* _Your task_
Each record should be given again exactly as it appears, with no image included.

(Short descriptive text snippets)
****************************************

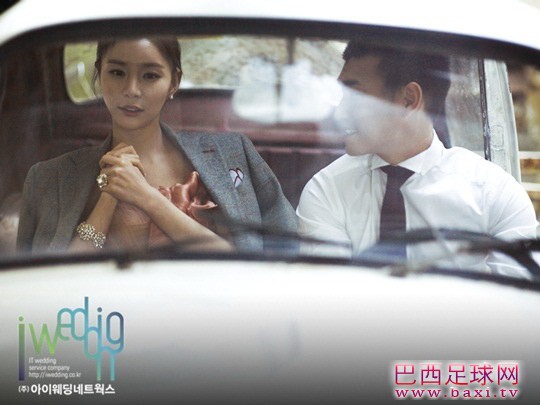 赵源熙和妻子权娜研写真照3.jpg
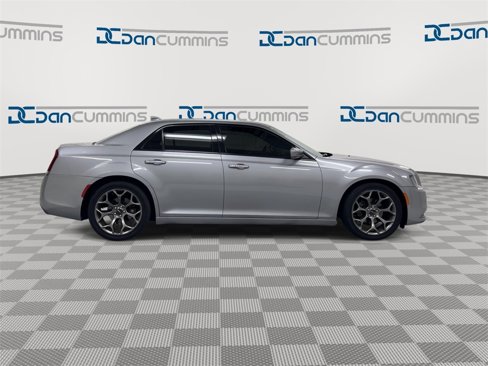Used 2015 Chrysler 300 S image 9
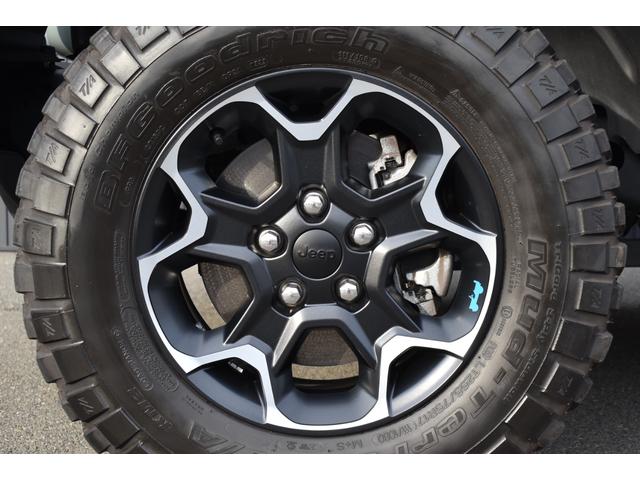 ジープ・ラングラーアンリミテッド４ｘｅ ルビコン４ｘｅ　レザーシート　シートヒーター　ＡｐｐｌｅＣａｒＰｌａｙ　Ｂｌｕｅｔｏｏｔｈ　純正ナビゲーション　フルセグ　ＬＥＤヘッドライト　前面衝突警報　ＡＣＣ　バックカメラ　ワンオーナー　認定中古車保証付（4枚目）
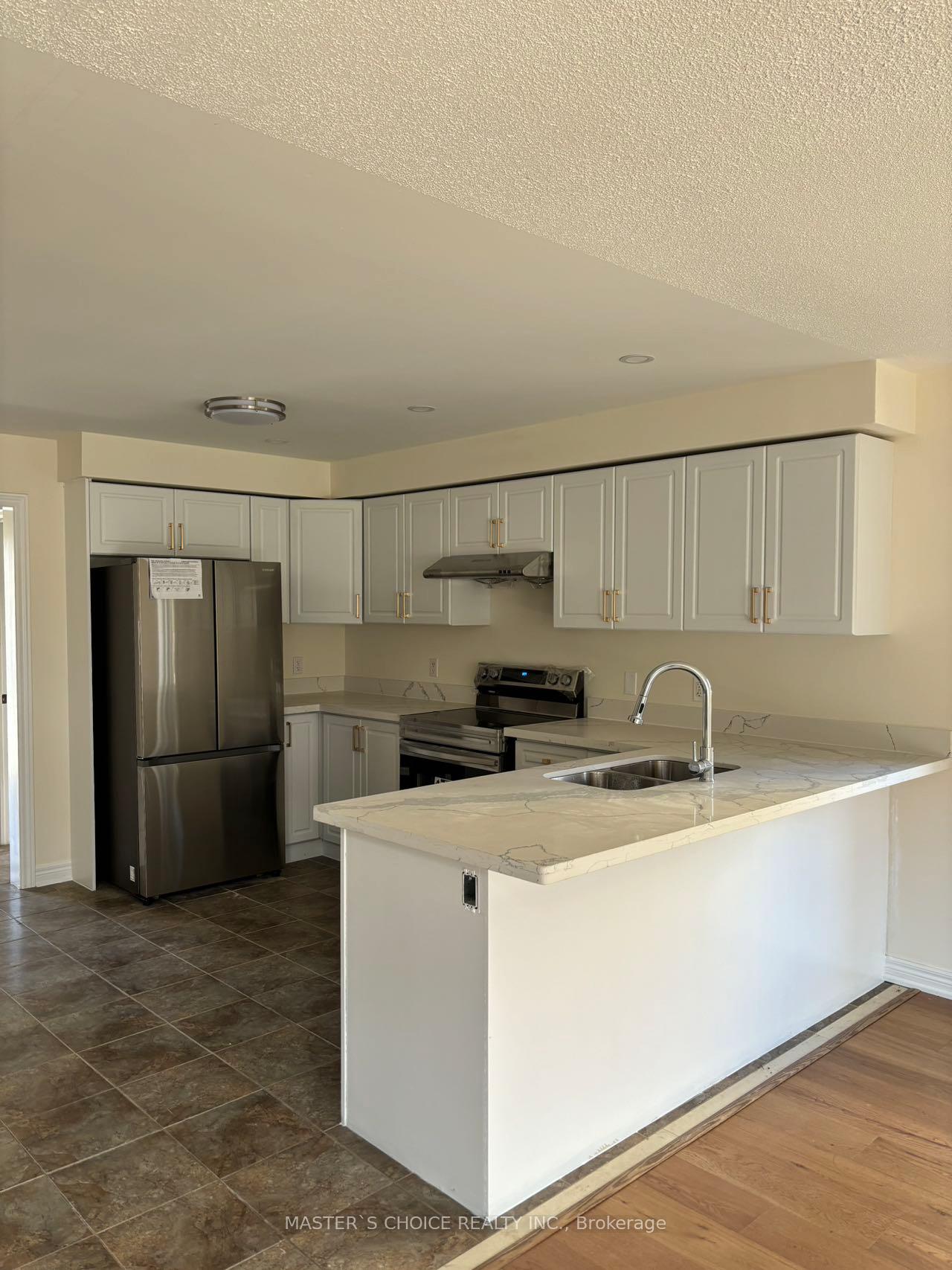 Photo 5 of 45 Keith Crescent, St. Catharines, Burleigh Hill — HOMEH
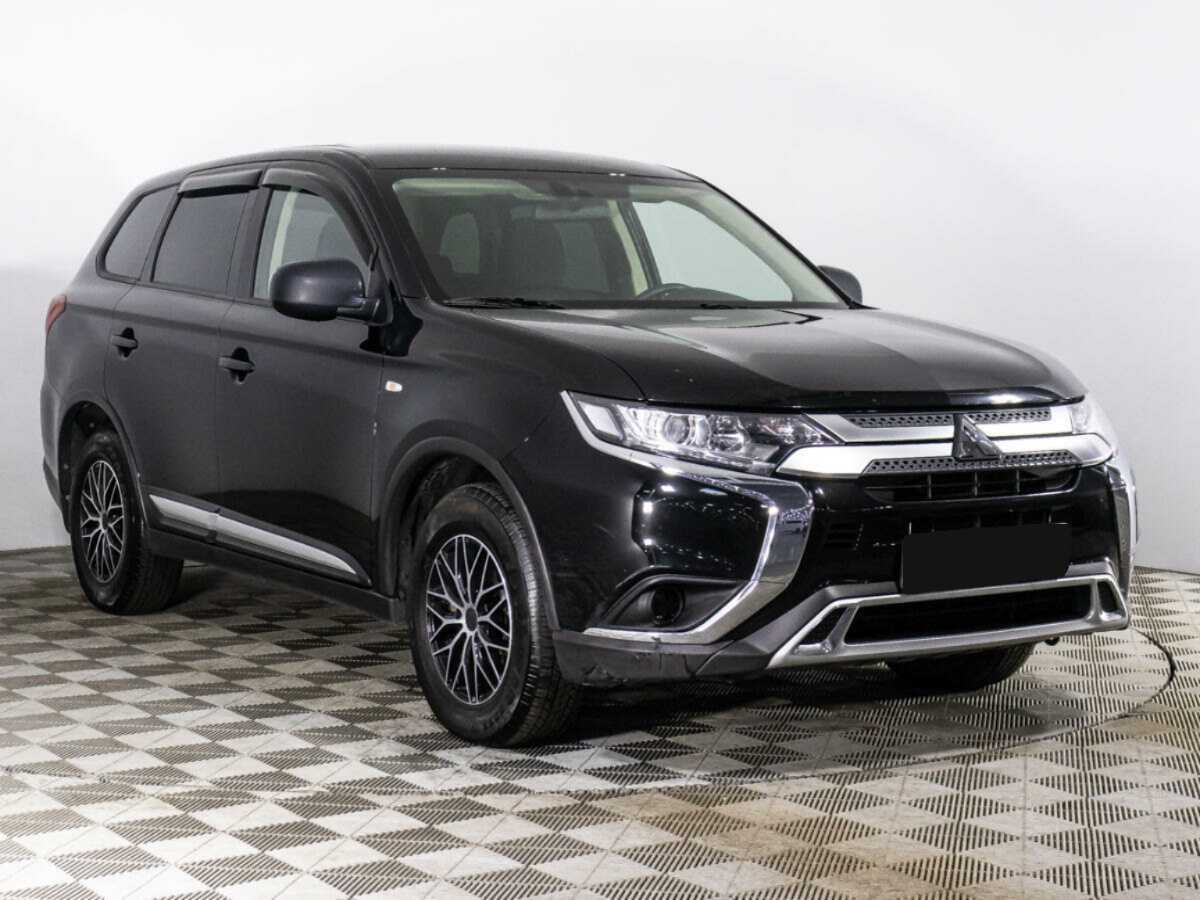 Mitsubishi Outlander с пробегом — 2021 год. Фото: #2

****************************************

* _Reply_
 赵源熙和妻子权娜研写真照3.jpg
Used 2015 Chrysler 300 S image 9
 ジープ・ラングラーアンリミテッド４ｘｅ ルビコン４ｘｅ　レザーシート　シートヒーター　ＡｐｐｌｅＣａｒＰｌａｙ　Ｂｌｕｅｔｏｏｔｈ　純正ナビゲーション　フルセグ　ＬＥＤヘッドライト　前面衝突警報　ＡＣＣ　バックカメラ　ワンオーナー　認定中古車保証付（4枚目）
 Photo 5 of 45 Keith Crescent, St. Catharines, Burleigh Hill — HOMEH
 Mitsubishi Outlander с пробегом — 2021 год. Фото: #2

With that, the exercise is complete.